Mais assainir cette Rome d'aujourd'hui, au moral et au physique, me paraît plus difficile que le rêve de la transplanter ailleurs.
Disons donc, pour en revenir à l'aspect des choses ici qu'elles sont mal situées relativement au cadre qui les environne: un cadre de constructions laides, pauvres, bêtes ou choquantes; et, par malheur, rien qui puisse être dégagé pour l'oeil, de ces accessoires déplorables, à moins de grands partis pris, de grandes dépenses, de grands moyens et de grandes idées par conséquent. Sans aller aussi loin que moi tout à l'heure (il ne m'en coûtait rien!), le formidable travail de démolition et de reconstruction auquel se livre aujourd'hui l'édilité parisienne serait ici aux prises avec des éléments grandioses, des rêves magnifiques, sans compter les besoins impérieux d'assainissement que réclame au plus vite une population décimée par la fièvre, même au sein des quartiers réputés les mieux aérés et les mieux entretenus.
Si vous saviez en quoi consiste le nettoyage d'une ville qui possède à chaque coin de rue ce que l'on appelle un _immondiziario_, c'est-à-dire une borne, souvent décorée d'un fragment antique très-curieux, d'un torse innommé ou d'un pied colossal, sur lequel s'entassent toutes les ordures imaginables! Cela sert à enterrer des chiens morts sous des trognons de choux et beaucoup d'autres choses que je ne vous dirai pas. Comme les rues sont étroites et les dépôts considérables, il faut y marcher à mi-jambe ou rebrousser chemin. Ajoutez à cela l'aimable abandon du peuple romain, qui, en quelque lieu qu'il se trouve, sur les marches des palais ou des églises, sous le balai même des custodes irrités, sous les yeux des femmes et des prêtres, s'accroupit, grave, cynique, le cigare à la bouche, ou chantant à pleine voix. Je me demande comment les poëtes contemplatifs dont je vous parlais l'autre jour ont tant pleuré sur les ruines et se sont assis sur tant de fûts de colonnes sans être asphyxiés, car les ruines sacrées sont presque aussi polluées que les rues fréquentées et les places publiques; et, l'autre jour, j'ai vu la belle Medora au bras de mon ami Brumières, levant les yeux vers le fronton de Sainte-Marie-Majeure, et s'extasiant sur les délices intellectuelles de Rome..., mais promenant sa longue robe de soie et ses incommensurables jupons brodés... J'avoue que je n'ai pu retenir un fou rire, et que, ne pouvant plus songer à cette romantique beauté sans me représenter le spectacle de cette distraction, je sens que je ne pourrai jamais devenir amoureux d'elle.

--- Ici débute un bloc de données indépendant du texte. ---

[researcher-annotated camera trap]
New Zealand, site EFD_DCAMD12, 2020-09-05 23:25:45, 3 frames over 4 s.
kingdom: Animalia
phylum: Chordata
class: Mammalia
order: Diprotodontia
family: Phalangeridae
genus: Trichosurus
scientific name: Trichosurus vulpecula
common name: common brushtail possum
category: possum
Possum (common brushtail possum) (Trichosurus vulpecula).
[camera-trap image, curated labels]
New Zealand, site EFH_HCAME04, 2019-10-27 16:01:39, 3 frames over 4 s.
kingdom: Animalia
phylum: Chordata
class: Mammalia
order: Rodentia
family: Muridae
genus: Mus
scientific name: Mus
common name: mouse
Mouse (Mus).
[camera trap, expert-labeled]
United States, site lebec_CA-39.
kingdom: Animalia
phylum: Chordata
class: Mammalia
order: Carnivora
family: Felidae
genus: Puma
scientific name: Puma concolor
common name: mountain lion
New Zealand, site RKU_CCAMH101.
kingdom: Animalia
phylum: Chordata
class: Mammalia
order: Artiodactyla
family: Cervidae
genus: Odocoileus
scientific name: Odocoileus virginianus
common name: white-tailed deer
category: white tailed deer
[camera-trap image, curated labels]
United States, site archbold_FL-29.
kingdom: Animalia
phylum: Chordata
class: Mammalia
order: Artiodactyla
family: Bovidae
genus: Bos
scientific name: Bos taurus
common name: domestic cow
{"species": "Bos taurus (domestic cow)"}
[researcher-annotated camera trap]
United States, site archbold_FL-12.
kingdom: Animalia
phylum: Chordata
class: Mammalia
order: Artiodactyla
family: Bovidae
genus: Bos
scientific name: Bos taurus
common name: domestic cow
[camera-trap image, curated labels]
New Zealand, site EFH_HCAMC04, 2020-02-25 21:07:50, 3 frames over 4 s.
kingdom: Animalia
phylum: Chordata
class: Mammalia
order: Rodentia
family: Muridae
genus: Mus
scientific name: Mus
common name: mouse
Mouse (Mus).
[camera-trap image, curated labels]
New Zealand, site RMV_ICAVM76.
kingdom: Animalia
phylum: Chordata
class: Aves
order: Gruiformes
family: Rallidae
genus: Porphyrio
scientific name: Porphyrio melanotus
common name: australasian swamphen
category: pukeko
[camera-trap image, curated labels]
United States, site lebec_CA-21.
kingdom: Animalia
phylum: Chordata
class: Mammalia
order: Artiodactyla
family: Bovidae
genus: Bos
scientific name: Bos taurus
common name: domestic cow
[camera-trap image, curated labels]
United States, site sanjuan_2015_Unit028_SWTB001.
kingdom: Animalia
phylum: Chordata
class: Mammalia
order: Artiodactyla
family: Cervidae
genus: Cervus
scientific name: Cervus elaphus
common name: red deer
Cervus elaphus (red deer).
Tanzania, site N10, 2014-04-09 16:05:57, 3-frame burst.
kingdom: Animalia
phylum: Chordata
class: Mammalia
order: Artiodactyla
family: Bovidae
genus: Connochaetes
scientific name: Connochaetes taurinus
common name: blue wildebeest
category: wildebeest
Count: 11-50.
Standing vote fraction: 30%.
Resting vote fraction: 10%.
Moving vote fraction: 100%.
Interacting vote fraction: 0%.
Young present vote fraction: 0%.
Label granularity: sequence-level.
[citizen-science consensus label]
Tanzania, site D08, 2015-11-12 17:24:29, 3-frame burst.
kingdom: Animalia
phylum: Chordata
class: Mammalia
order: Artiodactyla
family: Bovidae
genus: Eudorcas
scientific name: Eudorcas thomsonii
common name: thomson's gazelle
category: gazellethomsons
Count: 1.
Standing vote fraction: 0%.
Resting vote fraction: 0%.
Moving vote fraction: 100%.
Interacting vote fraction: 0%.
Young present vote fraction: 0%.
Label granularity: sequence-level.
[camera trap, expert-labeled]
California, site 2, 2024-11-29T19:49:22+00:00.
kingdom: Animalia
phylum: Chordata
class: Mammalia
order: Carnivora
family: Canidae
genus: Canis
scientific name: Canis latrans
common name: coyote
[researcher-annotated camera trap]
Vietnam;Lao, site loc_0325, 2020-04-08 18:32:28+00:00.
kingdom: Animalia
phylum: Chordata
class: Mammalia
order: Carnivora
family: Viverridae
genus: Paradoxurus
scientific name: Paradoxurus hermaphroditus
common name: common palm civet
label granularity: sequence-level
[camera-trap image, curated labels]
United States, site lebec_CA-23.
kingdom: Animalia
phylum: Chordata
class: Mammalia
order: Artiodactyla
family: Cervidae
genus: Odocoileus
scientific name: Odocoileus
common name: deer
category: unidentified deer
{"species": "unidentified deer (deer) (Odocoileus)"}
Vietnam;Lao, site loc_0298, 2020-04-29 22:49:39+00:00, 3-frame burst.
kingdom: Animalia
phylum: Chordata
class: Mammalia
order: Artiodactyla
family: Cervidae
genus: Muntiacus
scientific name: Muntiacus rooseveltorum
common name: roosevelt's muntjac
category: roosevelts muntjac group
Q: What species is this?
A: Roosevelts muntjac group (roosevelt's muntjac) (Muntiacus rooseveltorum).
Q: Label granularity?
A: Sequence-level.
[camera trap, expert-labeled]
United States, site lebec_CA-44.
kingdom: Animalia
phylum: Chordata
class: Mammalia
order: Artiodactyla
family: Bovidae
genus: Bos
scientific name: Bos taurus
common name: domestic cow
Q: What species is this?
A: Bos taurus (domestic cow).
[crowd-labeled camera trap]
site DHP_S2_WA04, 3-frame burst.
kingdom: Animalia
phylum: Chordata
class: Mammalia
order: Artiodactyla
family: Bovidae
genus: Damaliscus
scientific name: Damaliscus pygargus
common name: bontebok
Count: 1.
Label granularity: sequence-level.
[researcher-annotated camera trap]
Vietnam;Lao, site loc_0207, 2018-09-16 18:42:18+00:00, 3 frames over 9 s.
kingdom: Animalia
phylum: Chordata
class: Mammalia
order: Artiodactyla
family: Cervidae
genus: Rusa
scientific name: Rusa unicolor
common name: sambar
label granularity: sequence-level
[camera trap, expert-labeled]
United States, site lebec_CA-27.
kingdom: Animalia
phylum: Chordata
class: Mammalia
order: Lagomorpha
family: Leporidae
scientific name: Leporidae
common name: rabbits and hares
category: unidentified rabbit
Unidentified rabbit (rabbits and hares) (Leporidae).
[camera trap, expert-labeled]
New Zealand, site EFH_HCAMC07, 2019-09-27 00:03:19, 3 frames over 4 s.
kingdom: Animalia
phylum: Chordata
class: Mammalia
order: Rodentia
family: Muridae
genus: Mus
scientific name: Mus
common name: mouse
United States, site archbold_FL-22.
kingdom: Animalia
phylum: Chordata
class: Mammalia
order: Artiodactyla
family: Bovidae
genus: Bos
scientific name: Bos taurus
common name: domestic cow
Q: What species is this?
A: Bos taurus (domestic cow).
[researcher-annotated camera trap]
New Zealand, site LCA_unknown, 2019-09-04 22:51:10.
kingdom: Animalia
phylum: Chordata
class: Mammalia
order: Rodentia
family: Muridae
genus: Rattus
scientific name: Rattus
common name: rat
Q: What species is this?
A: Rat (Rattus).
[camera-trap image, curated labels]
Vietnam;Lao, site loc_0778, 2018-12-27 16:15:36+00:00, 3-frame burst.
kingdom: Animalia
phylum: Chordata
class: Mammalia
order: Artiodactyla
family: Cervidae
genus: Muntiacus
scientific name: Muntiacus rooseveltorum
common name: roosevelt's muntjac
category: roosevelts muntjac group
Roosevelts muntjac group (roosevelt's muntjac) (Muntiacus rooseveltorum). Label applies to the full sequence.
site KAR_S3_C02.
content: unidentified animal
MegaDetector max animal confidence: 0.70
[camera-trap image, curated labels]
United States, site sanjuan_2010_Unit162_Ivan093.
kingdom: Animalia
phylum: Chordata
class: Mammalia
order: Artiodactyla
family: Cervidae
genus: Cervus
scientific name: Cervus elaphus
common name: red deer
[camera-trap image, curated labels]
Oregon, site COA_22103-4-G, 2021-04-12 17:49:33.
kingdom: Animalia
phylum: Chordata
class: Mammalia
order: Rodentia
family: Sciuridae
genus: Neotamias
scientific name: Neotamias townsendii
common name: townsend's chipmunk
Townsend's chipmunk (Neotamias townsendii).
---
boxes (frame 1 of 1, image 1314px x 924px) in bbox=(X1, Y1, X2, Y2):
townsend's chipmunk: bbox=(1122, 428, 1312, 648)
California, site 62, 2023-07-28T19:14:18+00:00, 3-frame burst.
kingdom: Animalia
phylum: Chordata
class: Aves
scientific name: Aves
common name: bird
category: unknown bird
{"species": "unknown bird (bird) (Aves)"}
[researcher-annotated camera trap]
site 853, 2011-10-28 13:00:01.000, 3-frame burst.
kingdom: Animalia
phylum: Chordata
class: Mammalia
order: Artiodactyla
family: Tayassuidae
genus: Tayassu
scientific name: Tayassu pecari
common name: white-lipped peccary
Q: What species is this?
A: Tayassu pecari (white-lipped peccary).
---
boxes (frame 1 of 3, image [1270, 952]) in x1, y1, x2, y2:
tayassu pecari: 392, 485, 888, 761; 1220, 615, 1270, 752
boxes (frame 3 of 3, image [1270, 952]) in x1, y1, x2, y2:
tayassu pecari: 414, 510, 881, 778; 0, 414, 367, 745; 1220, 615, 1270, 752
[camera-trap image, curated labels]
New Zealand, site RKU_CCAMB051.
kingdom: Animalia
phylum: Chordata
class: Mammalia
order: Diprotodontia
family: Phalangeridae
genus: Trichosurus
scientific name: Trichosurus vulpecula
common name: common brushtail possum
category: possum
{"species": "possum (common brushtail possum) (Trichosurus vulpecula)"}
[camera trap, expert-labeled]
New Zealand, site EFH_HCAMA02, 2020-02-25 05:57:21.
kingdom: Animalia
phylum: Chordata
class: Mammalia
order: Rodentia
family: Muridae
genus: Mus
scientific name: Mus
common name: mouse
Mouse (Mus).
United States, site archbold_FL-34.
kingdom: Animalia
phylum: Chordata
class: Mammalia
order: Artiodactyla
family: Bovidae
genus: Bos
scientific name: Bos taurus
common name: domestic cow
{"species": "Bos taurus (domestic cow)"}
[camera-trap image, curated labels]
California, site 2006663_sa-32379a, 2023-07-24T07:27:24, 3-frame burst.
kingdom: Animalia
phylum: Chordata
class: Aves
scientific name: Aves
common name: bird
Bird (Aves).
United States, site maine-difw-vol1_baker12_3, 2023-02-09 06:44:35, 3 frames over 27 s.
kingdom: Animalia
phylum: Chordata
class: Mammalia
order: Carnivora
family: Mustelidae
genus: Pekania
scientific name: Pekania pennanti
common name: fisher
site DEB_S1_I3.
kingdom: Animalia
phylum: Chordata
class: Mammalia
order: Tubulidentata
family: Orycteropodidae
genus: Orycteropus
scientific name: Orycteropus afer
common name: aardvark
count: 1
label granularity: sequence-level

Je vous demande bien pardon d'associer dans votre pensée l'image de Rome à celle de la révoltante obscénité de ses coutumes et franchises; mais c'est le trait caractéristique qui, du premier moment, vous donne la clef de l'ensemble. L'abandon absolu de toute pudeur, l'absence de répression, la magistrale insouciance du passant, la fièvre et la mort planant sur le tout malgré une incessante pluie d'eau bénite, cela explique bien des choses, et il ne faut pas s'étonner si l'on a pu bâtir tant de cahutes avec les pierres des édifices sacrés, si des guenilles immondes flottent sur les précieux bas-reliefs incrustés dans tous les murs, et si, dans le monde moral que cet extérieur représente, il y a des vices infâmes vainement arrosés d'eaux lustrales, et des vertus natives écrasées sous d'effroyables misères.
Je me suis relevé de l'abattement moral où m'avait plongé cette première impression, au milieu des Thermes de Caracalla. Ceci est une ruine grandiose et dans des proportions colossales; c'est renfermé, c'est isolé, silencieux et respecté. Là, on sent la terrifiante puissance des Césars et l'opulence d'une nation enivrée de sa royauté sur le monde.